Regarding the ethics complaint, the state commission determined Bunn made 1,433 violations of the ethics laws and faced up to a $1,000 fine for each violation as well as a fine for as much as double the value of the improper benefits. The commission also removed 1,334 of the charges made against Bunn. Bunn had reimbursed the state for many of the personal expenses and returned the state car and state cell phone after the improprieties were discovered by The Oregonian newspaper. Some of the long-distance phone calls at issue were to his ex-wife, who also worked for the Department of Education in the same building as Bunn. There was also a charge he used his office to get a free trip to Los Angeles for his daughter. He drew further scrutiny when he mailed his defense of the allegations to state legislators using state funds and letterhead, which led to another ethics complaint.

Bunn did not accept the findings of the commission, so the commission sued to enforce the findings in court. While the legal action was in progress, the ethics commission decided to pursue the allegations against Bunn concerning the free trip for his daughter, but declined to investigate the mailing incident. Ultimately, Bunn and the ethics commission reached a settlement on all the allegations with Bunn paying $25,000 to the commission. Federal judge Robert E. Jones mediated the settlement where Bunn did not admit to any violations, and the $25,000 could not be characterized as a penalty.
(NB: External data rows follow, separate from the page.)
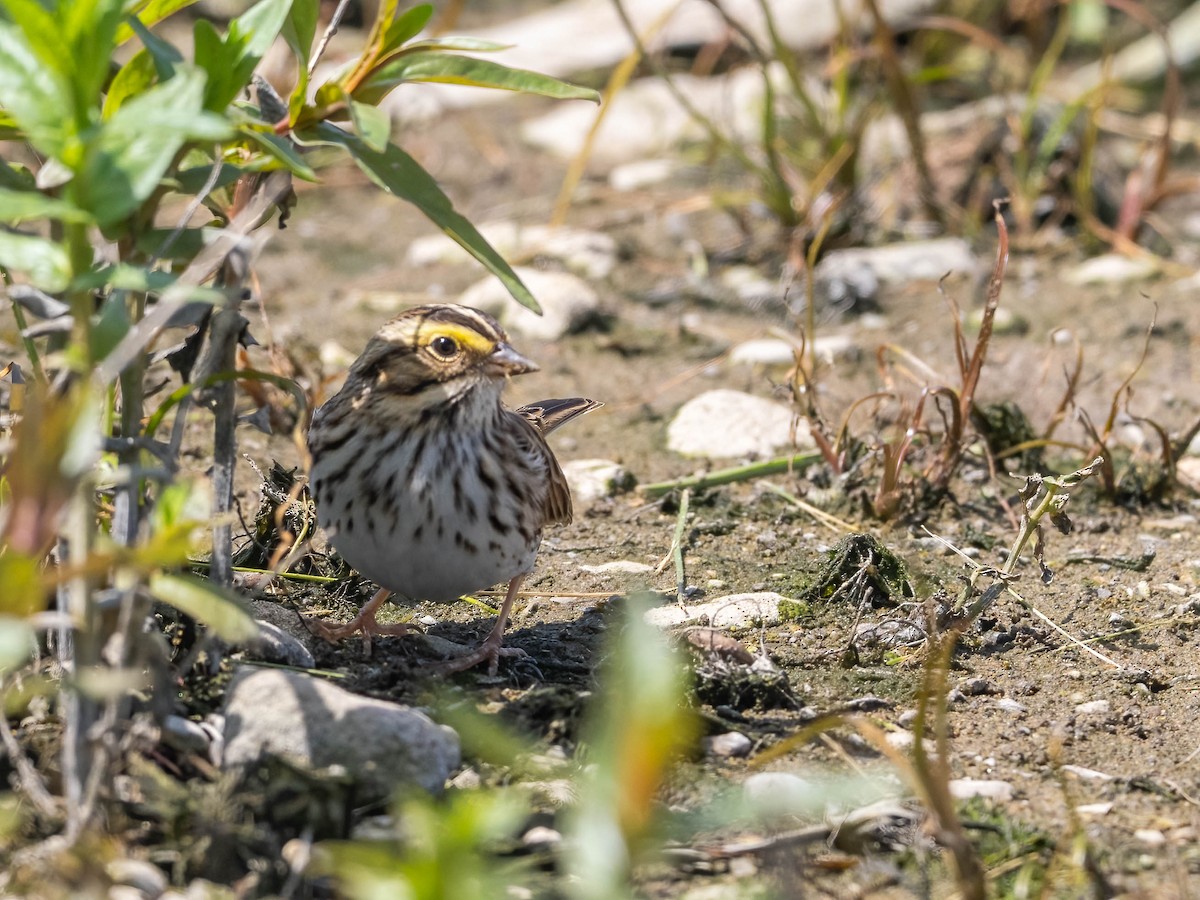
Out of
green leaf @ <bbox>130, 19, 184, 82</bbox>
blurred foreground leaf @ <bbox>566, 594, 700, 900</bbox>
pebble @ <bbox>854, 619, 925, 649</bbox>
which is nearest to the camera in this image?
blurred foreground leaf @ <bbox>566, 594, 700, 900</bbox>

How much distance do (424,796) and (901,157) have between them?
618 cm

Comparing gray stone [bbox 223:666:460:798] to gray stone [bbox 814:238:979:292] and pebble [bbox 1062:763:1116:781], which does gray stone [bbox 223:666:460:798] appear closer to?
pebble [bbox 1062:763:1116:781]

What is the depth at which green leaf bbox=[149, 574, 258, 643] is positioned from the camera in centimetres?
264

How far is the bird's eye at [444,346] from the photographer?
4055 mm

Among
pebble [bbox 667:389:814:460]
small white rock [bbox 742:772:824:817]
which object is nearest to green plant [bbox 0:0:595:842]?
small white rock [bbox 742:772:824:817]

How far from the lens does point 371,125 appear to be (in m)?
3.01

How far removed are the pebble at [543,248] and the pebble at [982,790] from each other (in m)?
4.46

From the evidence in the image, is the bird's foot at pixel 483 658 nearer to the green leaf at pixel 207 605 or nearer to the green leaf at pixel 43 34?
the green leaf at pixel 207 605

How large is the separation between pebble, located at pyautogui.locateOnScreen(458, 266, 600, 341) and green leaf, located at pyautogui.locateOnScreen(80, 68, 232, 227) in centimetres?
420

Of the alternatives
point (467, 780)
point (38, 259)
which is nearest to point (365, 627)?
point (467, 780)

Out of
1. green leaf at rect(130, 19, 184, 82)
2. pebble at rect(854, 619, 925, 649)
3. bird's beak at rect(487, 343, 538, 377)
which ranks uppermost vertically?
green leaf at rect(130, 19, 184, 82)

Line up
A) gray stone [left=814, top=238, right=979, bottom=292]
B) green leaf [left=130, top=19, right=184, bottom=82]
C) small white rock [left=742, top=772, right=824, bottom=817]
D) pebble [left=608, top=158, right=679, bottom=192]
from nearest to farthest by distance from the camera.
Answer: green leaf [left=130, top=19, right=184, bottom=82] < small white rock [left=742, top=772, right=824, bottom=817] < gray stone [left=814, top=238, right=979, bottom=292] < pebble [left=608, top=158, right=679, bottom=192]

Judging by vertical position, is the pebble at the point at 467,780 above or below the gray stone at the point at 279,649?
below

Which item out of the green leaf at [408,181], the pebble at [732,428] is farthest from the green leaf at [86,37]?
the pebble at [732,428]
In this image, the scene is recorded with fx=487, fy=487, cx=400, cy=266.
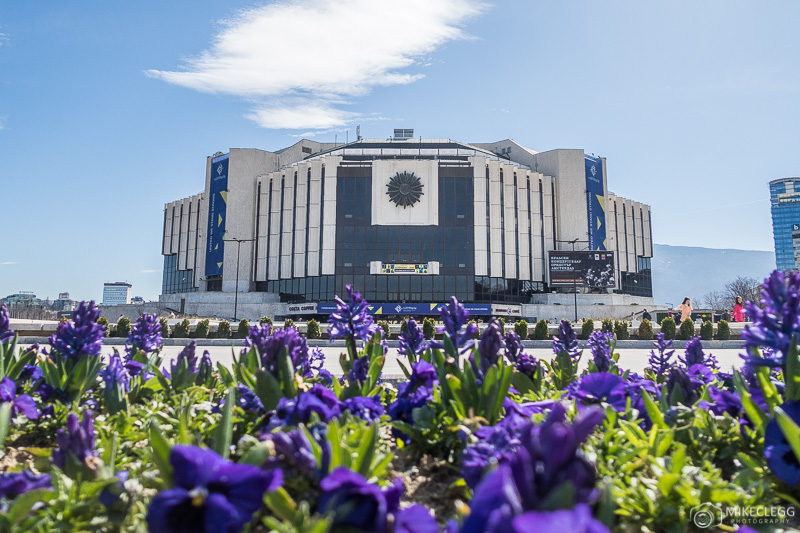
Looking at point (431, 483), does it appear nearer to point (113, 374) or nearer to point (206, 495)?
point (206, 495)

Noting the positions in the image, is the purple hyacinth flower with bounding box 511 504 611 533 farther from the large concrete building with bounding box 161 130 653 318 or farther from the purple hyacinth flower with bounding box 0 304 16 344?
the large concrete building with bounding box 161 130 653 318

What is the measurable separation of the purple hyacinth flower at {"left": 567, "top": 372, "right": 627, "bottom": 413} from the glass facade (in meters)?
70.6

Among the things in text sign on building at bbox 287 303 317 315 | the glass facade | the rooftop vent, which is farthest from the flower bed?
the glass facade

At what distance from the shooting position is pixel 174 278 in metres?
75.6

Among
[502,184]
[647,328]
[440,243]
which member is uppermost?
[502,184]

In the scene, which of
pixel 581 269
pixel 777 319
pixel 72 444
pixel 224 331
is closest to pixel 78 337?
pixel 72 444

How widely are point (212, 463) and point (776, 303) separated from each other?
270 cm

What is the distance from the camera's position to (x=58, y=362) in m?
3.57

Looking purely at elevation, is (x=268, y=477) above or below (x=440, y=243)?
below

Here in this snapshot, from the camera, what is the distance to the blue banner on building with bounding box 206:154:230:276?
60128mm

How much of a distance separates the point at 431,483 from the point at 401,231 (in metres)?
51.0

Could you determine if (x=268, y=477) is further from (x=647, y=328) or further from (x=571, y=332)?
(x=647, y=328)

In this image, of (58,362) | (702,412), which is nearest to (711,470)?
(702,412)

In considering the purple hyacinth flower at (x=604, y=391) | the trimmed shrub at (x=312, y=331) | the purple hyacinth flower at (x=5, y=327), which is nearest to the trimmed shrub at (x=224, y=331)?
the trimmed shrub at (x=312, y=331)
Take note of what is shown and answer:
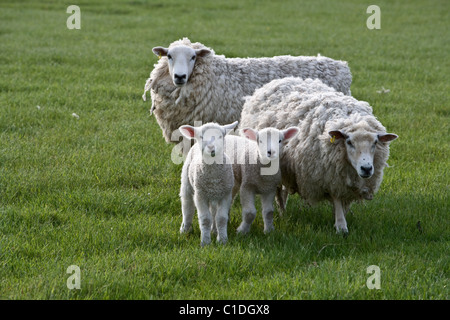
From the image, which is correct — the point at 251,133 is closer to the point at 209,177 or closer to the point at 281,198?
the point at 209,177

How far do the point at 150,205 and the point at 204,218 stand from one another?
3.88 feet

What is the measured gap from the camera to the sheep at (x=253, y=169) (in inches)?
195

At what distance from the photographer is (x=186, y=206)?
17.0 ft

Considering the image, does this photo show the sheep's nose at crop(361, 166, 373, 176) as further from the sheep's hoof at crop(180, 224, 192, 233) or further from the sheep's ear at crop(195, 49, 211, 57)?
the sheep's ear at crop(195, 49, 211, 57)

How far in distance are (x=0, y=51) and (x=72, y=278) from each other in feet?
35.9

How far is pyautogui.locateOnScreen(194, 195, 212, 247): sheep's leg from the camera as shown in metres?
4.83

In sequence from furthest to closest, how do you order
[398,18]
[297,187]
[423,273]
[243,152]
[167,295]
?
1. [398,18]
2. [297,187]
3. [243,152]
4. [423,273]
5. [167,295]

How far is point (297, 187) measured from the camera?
5664mm

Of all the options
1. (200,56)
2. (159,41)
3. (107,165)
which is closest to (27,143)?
(107,165)

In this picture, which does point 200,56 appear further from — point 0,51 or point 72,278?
point 0,51

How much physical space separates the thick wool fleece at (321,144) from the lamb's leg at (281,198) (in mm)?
125

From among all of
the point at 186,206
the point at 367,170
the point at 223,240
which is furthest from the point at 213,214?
the point at 367,170

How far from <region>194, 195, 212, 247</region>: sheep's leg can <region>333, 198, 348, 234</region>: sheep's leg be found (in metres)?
1.21

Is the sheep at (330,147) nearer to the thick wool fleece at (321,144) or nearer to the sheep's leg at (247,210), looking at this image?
the thick wool fleece at (321,144)
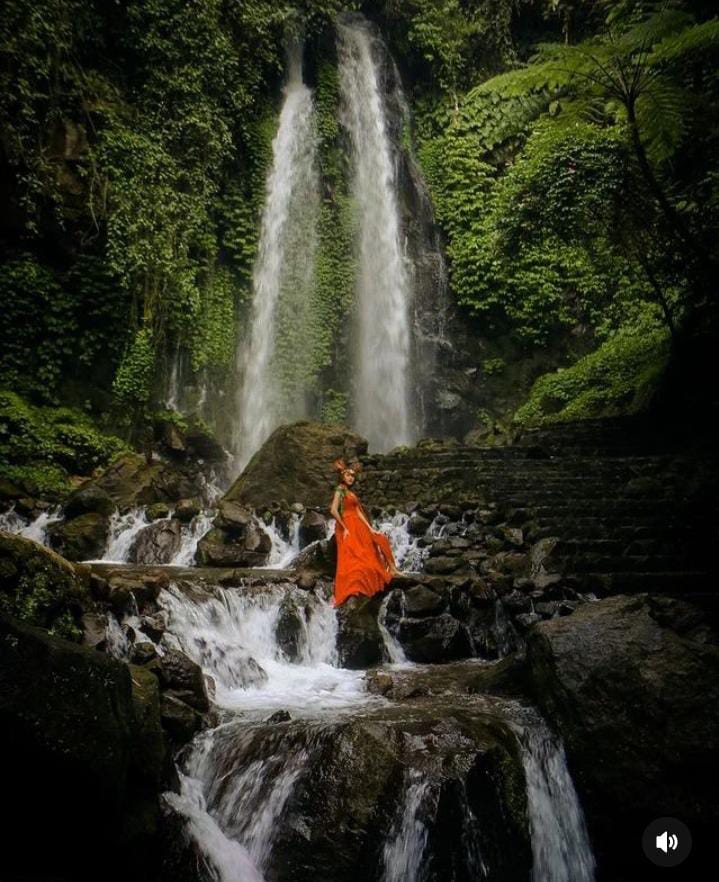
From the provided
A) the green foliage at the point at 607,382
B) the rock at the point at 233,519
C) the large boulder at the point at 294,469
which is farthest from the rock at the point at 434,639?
the green foliage at the point at 607,382

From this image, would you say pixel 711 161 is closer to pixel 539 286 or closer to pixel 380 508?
pixel 539 286

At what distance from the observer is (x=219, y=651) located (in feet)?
17.2

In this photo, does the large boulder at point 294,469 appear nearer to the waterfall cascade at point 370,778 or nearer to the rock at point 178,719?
the waterfall cascade at point 370,778

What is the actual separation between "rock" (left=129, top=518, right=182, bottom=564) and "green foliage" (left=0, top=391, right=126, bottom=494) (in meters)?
2.71

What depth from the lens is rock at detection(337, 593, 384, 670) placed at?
582 centimetres

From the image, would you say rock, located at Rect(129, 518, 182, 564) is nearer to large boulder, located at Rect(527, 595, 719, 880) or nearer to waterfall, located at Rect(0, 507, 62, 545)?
waterfall, located at Rect(0, 507, 62, 545)

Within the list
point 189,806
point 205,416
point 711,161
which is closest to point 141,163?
point 205,416

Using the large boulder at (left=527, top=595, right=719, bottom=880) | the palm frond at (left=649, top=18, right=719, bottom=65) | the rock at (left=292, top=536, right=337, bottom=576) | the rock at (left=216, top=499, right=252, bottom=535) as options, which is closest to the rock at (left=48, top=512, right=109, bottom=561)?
the rock at (left=216, top=499, right=252, bottom=535)

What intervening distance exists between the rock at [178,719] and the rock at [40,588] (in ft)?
2.91

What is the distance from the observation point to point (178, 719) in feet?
12.4

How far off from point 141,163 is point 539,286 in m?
11.2

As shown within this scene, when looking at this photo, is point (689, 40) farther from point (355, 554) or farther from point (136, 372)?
point (136, 372)

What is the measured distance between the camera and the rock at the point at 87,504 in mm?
8953

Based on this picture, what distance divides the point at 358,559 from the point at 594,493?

In March 2002, he filed to run for re-election to his office while the ethics case against him was still pending. Bunn was optimistic the investigation would exonerate him and that voters would focus on his record instead of the ethics issues. He ran against State Senator Susan Castillo and Rob Kremer in the May primary, and finished a distant third to Castillo with 114,203 votes to her 406,247. Castillo won enough votes to avoid a runoff in the November general election and took over for Bunn on January 5, 2003.

==Later life==
Bunn married Mary and they had two children: his son Michael and daughter Kristine. The couple divorced in 1991, and Stan did not remarry, but maintained joint-custody of the children. As of 2002, Bunn lived in Newberg. There he taught law and government at George Fox University for five years.